▶ _本文抜粋_:
────

アマルガムとは
アマルガム(英amalgam)は、水銀と他の金属を混ぜ合わせた合金の総称で、語源は、ギリシャ語の「やわらかいかたまりを意味するmalagmaといわれています。水銀は他の金属との合金をつくりやすい性質があり、古来より使われていた合金で、水銀の性質上融点が低いため、常温下でも液状のままのアマルガム合金も多く存在します。
アマルガムがつかわれているもの
歯科治療用
歯の修復材料(いわゆる銀歯)にアマルガムを用いて歯科治療を行っていました。日本では、1970年代まで歯科修復材料として頻繁に使われていましたが、近年では水銀の害の問題が大きいため、あまり使用されていません。しかし、安価かつ加工が容易で歯髄刺激性がない物質のため、今でも使用している国は多いです。
金の純度上げ
金鉱石や銀鉱石はそのままの状態だと金や銀の成分はわずかしか含まれておらず、金や銀のみを抽出する必要があります。そこでこの水銀が使われました。鉱石に含まれる金・銀などの金属は、水銀と混ぜ合わせると鉱石から溶け出し、水銀アマルガムをつくります。そのアマルガムを熱することにより沸点の低い水銀のみが蒸発し、溶けた金属のみが残るという方法です。高度な装置や技術を必要とせず、17世紀以降のアメリカ大陸において用いられていた方法で、19世紀に起きたカリフォルニアのゴールドラッシュにおいても、このアマルガム法が金の採掘に用いられていました。しかし蒸発した水銀は毒性が高く、水銀中毒を発症する危険性があるため、現在ではあまり用いられていません。

────

▶ _表示一覧_:

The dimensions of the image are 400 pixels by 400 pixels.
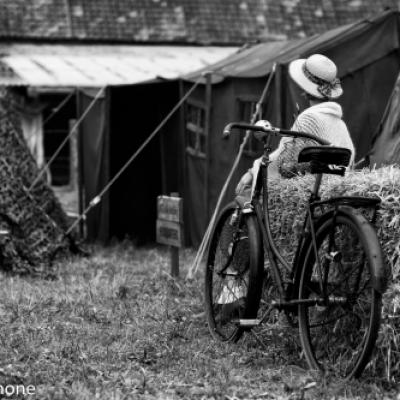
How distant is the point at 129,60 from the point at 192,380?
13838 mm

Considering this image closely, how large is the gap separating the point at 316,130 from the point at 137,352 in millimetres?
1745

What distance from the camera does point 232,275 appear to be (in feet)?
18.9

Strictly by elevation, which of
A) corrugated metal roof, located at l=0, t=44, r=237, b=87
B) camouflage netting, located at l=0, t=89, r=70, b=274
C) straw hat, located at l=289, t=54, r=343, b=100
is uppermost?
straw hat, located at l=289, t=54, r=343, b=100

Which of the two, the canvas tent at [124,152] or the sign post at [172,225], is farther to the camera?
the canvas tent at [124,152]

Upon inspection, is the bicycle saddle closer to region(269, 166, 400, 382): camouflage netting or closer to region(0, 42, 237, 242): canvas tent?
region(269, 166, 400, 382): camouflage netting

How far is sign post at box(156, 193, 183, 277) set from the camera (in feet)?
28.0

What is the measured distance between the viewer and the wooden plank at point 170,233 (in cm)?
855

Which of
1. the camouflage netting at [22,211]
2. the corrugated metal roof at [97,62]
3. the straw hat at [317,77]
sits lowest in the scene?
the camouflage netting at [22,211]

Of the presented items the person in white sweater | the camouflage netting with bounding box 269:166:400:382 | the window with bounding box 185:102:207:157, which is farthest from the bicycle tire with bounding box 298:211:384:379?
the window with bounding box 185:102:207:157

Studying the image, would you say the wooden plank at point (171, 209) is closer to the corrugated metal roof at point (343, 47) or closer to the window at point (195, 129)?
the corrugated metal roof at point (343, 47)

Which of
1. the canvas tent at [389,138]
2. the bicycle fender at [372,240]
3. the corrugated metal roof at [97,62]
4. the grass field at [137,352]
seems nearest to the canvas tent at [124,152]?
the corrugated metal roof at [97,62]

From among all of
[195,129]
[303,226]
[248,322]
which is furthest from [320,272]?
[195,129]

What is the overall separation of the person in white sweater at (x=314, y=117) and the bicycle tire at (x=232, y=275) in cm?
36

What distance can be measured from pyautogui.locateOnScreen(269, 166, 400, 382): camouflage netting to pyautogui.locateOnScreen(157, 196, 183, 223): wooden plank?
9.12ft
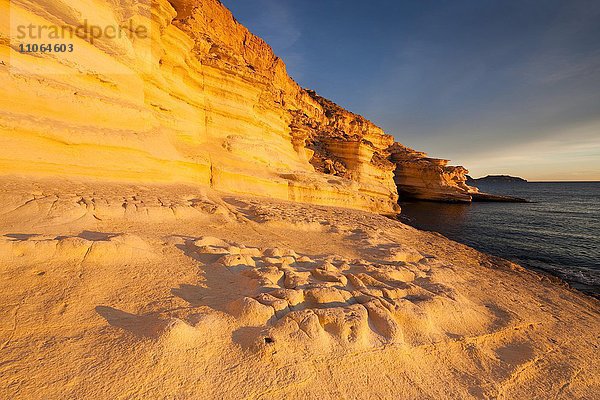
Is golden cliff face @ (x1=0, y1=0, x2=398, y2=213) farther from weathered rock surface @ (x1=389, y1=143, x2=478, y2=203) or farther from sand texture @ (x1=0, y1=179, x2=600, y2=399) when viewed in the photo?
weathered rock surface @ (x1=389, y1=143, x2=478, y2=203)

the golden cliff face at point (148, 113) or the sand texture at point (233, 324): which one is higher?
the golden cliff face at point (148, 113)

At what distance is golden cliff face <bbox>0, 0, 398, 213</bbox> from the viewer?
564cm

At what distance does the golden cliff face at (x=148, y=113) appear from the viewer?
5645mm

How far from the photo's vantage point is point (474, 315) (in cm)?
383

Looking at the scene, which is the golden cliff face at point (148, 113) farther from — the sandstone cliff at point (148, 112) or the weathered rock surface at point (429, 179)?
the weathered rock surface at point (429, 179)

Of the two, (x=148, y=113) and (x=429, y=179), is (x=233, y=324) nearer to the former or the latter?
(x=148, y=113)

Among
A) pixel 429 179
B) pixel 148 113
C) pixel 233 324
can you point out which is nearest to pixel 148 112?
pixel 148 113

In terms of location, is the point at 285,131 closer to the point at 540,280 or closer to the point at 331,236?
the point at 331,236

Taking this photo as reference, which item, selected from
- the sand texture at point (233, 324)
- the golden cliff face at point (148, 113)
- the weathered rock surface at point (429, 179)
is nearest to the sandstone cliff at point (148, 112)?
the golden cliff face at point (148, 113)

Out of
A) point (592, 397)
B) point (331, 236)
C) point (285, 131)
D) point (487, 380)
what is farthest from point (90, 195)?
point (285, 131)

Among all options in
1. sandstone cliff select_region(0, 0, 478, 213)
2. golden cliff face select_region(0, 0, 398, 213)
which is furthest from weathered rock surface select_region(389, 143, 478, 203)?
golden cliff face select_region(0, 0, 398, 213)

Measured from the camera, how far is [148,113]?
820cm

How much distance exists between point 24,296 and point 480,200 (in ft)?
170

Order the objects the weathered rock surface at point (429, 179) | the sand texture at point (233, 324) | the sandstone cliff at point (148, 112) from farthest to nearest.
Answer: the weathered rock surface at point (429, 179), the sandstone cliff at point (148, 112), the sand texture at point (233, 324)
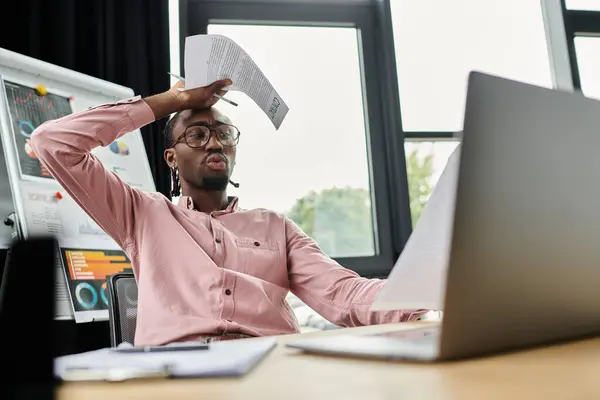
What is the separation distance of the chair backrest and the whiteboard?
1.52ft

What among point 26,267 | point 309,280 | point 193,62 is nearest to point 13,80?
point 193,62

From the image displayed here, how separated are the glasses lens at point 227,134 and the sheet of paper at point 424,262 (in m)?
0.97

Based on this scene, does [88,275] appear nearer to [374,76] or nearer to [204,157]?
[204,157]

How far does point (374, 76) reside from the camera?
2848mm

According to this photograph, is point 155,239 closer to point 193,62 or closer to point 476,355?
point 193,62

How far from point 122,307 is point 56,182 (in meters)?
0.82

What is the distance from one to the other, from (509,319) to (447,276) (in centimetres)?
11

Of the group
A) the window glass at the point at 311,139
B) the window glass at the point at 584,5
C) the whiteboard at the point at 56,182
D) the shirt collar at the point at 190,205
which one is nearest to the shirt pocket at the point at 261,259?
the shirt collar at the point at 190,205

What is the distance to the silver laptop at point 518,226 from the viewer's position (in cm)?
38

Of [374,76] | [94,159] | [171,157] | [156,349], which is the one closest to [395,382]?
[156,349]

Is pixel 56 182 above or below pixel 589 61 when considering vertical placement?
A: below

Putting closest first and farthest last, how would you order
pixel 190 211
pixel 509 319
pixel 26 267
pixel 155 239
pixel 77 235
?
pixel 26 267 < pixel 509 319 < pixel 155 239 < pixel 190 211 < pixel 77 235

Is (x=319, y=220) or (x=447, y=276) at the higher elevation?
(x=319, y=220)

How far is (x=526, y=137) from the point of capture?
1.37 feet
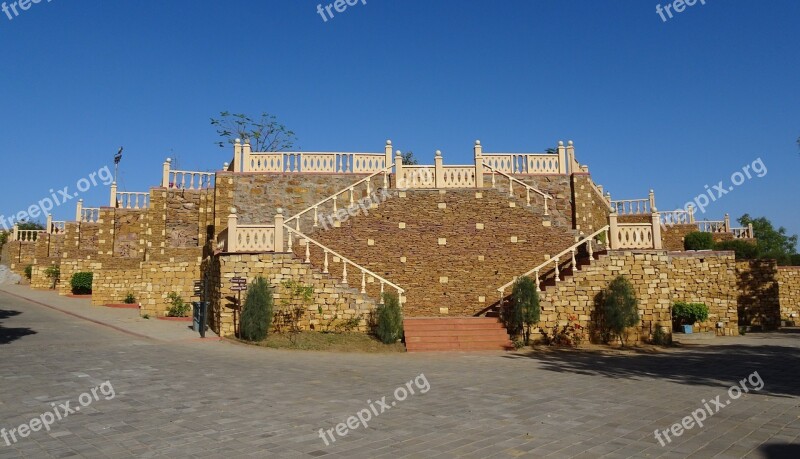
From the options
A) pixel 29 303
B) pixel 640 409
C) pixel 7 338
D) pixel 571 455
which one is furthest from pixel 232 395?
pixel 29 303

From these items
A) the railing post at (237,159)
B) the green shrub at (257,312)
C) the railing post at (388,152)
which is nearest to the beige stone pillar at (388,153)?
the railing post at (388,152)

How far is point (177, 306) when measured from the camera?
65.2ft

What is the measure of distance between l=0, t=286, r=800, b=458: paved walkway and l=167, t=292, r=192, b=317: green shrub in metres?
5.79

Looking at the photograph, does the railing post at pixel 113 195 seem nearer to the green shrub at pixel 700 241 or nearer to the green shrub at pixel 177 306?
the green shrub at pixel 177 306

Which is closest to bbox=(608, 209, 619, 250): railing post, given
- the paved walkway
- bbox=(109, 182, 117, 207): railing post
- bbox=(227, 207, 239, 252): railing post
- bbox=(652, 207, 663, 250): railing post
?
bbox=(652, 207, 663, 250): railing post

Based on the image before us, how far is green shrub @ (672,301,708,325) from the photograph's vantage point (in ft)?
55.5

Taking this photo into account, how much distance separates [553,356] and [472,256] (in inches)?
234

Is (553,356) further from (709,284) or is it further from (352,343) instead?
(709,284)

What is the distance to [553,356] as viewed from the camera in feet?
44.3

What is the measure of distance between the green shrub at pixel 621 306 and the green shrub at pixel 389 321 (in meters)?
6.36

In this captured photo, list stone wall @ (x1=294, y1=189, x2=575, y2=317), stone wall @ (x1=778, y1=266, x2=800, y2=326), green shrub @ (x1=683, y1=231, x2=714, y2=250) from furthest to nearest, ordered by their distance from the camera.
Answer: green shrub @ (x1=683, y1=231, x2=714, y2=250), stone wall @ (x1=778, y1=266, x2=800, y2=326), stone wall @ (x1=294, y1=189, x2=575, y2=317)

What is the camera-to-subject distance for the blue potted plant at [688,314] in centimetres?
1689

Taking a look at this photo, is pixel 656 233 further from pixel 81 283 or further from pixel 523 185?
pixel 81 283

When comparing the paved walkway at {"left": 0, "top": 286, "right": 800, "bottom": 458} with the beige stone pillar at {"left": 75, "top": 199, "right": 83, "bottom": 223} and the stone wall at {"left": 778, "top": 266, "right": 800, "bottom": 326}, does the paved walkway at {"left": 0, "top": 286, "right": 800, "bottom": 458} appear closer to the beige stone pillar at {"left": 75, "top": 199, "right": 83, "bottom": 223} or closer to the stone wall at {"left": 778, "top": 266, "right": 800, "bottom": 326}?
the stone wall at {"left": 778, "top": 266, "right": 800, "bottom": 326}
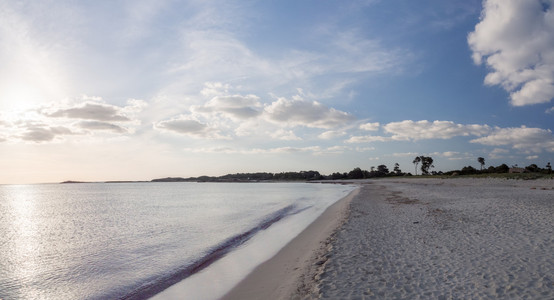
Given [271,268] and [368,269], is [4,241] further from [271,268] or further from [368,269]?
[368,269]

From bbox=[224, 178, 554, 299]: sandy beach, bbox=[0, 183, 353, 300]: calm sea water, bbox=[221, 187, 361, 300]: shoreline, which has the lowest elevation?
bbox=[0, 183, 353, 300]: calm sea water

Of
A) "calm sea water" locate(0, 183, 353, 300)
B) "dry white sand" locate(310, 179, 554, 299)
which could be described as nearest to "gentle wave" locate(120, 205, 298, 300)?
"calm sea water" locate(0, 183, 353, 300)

────

▶ _問題の内容_:
アマルガムについての本文のうち、「アマルガムがつかわれているもの」で始まり「はあまり用いられていません。」で終わる部分を、「アマルガム法」を「混汞法」と呼び替えて書き直してください。 上の一覧は参照しなくてかまいません。

▶ _解答結果_:
アマルガムがつかわれているもの
歯科治療用
歯の修復材料(いわゆる銀歯)にアマルガムを用いて歯科治療を行っていました。日本では、1970年代まで歯科修復材料として頻繁に使われていましたが、近年では水銀の害の問題が大きいため、あまり使用されていません。しかし、安価かつ加工が容易で歯髄刺激性がない物質のため、今でも使用している国は多いです。
金の純度上げ
金鉱石や銀鉱石はそのままの状態だと金や銀の成分はわずかしか含まれておらず、金や銀のみを抽出する必要があります。そこでこの水銀が使われました。鉱石に含まれる金・銀などの金属は、水銀と混ぜ合わせると鉱石から溶け出し、水銀アマルガムをつくります。そのアマルガムを熱することにより沸点の低い水銀のみが蒸発し、溶けた金属のみが残るという方法です。高度な装置や技術を必要とせず、17世紀以降のアメリカ大陸において用いられていた方法で、19世紀に起きたカリフォルニアのゴールドラッシュにおいても、この混汞法が金の採掘に用いられていました。しかし蒸発した水銀は毒性が高く、水銀中毒を発症する危険性があるため、現在ではあまり用いられていません。